But in fact, the way the Russians have categorized it as something that's to do with political interference, a conspiracy to make Donald Trump look bad and to undermine the Russians on the internationals stage indicates that they both have the same points of view when it comes to election meddling. So far from being a confrontational issue between the two sides, this issue could be something that both President Trump and President Putin actually agree on and that's a pretty interesting situation to be in.

HOWELL: It will be interesting to see how this meeting comes together. Our Matthew Chance there live in Helsinki. Of course to bring us more in preparation for this meeting and we'll, of course, have the reaction from it. We'll stay in touch with you Matthew.

The U.S. President seems to take the Russia investigation personally suggesting that it's a made up witch hunt, fake news as he describes it to discredit his election. Here's what he said when the latest indictment was announced.


TRUMP: I think that we're being hurt very badly by the, I would call it witch hunt, I would call it the rigged witch hunt..."


HOWELL: Still Mr. Trump can't completely ignore the consensus of U.S. intelligence agencies and mounting evidence of Russian interference in 2016 so he says he will bring it up. Let's listen.


TRUMP: I know you'll ask will we be talking about meddling and I will absolutely bring that up. I don't think you'll have any gee, I did it, I did it, you got me. There won't be a Perry Mason here I don't think but you never know what happens, right? But I will absolutely, firmly ask the question.

QUESTION: Mr. President, did you tell Putin to stay out of the U.S. elections?



HOWELL: The White House summed it up releasing this statement. Quote: Today's charges include no allegations of knowing involvement by anyone on the campaign and no allegations that the alleged hacking affected the election results. It goes on to say this is consistent with what we have been seeing all along.

+-------+

◆ STUDY QUESTIONS ◆
a) Do these statements agree with the transcript? Answer yes or no for each, and quote the deciding words. (i) Trump says he will raise the matter of meddling. (ii) The White House statement says the alleged hacking affected the election results. (iii) Matthew Chance is reporting live from Moscow.
b) Please list every person or character named in the transcript, counting speaker labels.
c) Rewrite the transcript paragraph beginning "But in fact, the way the Russians have categorized it" as a short bulleted list that keeps its main facts.

◆ STORED DATA ◆
+-------+

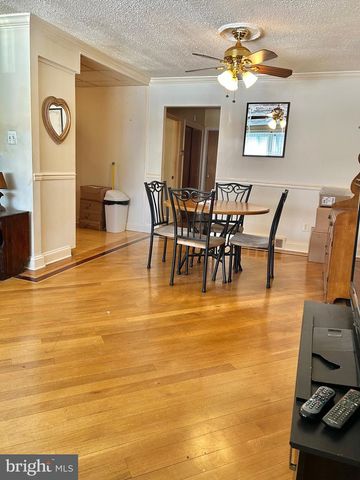 1734 STRAHLE ST, Philadelphia, PA 19152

+-------+

◆ ANSWERS FOR EACH ITEM ◆
a)
(i) Yes: "I will absolutely bring that up."
(ii) No: "no allegations that the alleged hacking affected the election results"
(iii) No: "Our Matthew Chance there live in Helsinki."

b) Donald Trump, Putin, Howell, Matthew Chance, Perry Mason

c)
- The Russians have called the issue political interference, a conspiracy to make Donald Trump look bad and to undermine the Russians on the international stage.
- This shows that both sides see election meddling the same way.
- So the issue may not be a point of confrontation. It could be something President Trump and President Putin agree on, which is a pretty interesting situation.